__What needs to be done__: Repeat the passage on identifying poor households in India word for word, from "In the third" to "identify them truthfully.".

__Text shown__:

Whereas the number of poor can be fixed simply through a sample survey, identifying them would need visiting each and every household. While Planning Commission was the official agency to estimate the percentage of population below poverty line (BPL) once in five years based on the National Sample Survey on Consumption Expenditure, a Census to identify the BPL households has been conducted by the states through the Ministry of Rural Development of the Central Government three times (1992, 1997 and 2002) in the last 25 years. These surveys hardly attracted media’s attention to the extent the debate on the number of poor and fixing the poverty line did. The primary purpose of conducting village-wise census of poor households by contacting each household is to identify the deprived households that could be assisted under various programmes of the Ministry. Such a survey is necessary if there are programmes and benefits exclusively targeted to the poor.
A large number of flagship programmes are universal, such as SSA, MDM, NRHM, ICDS, NREGA, etc. Then there are programmes which could be called ‘BPL Plus’, such as Rashtriya Swasthya Bima Yojana (RSBY), a cashless health insurance cover of the Union government, and construction of household toilets. Here the subsidy is available to all BPL families plus many others such as artisans, domestic workers (for RSBY), and small and marginal farmers, SCs, STs, and women headed households (for toilets). Similarly the rural housing programme gives weightage to other indicators besides being BPL, such as being houseless, or belonging to PTG groups, etc.
In the third category are programmes, such as Old Age Pension, PDS, etc. that are specifically directed to BPL. In addition, each state has a plethora of schemes that benefit the BPL. Hence it is vital to evolve a workable methodology to separate them from the non-poor and identify them truthfully.
There has been acrimonious discussion in India about ‘how many poor’, but not on the more important issue, ‘who are the poor’ and how they are being identified. Many studies have shown that the practice of including those who should not be included, while excluding those who should be included is widespread. Errors of exclusion are those that misclassify the poor in the non-poor category, while errors of inclusion include the non-poor in the poor category. According to the XI Plan (volume 2, chapter 4), there are huge exclusion and inclusion errors in identifying the poor. More than half of the poor in 2004-05 either had no card or were given APL cards, and were thus excluded from the BPL benefits. These must be presumably the most poor tribal groups, women headed households, and people living in remote hamlets where administration does not reach. Thus the people most deserving of government help are deprived of such assistance. On the other hand, almost 60 per cent of the BPL or Antyodaya cards had been given to households belonging to the non-poor category. There is a great deal of clamour amongst all people to benefit from government largesse, and obviously the non-poor are able to get their names included in the list by using political pressure or through bribes. Identifying the poor correctly and the criterion for inclusion is thus central to poverty alleviation.

__Provided material__:
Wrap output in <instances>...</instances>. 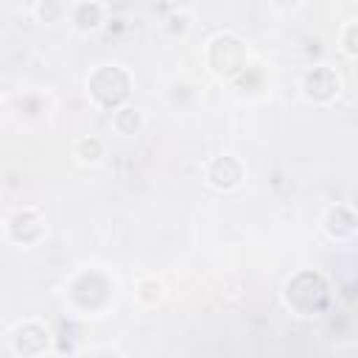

__Problem solution__:
In the third category are programmes, such as Old Age Pension, PDS, etc. that are specifically directed to BPL. In addition, each state has a plethora of schemes that benefit the BPL. Hence it is vital to evolve a workable methodology to separate them from the non-poor and identify them truthfully.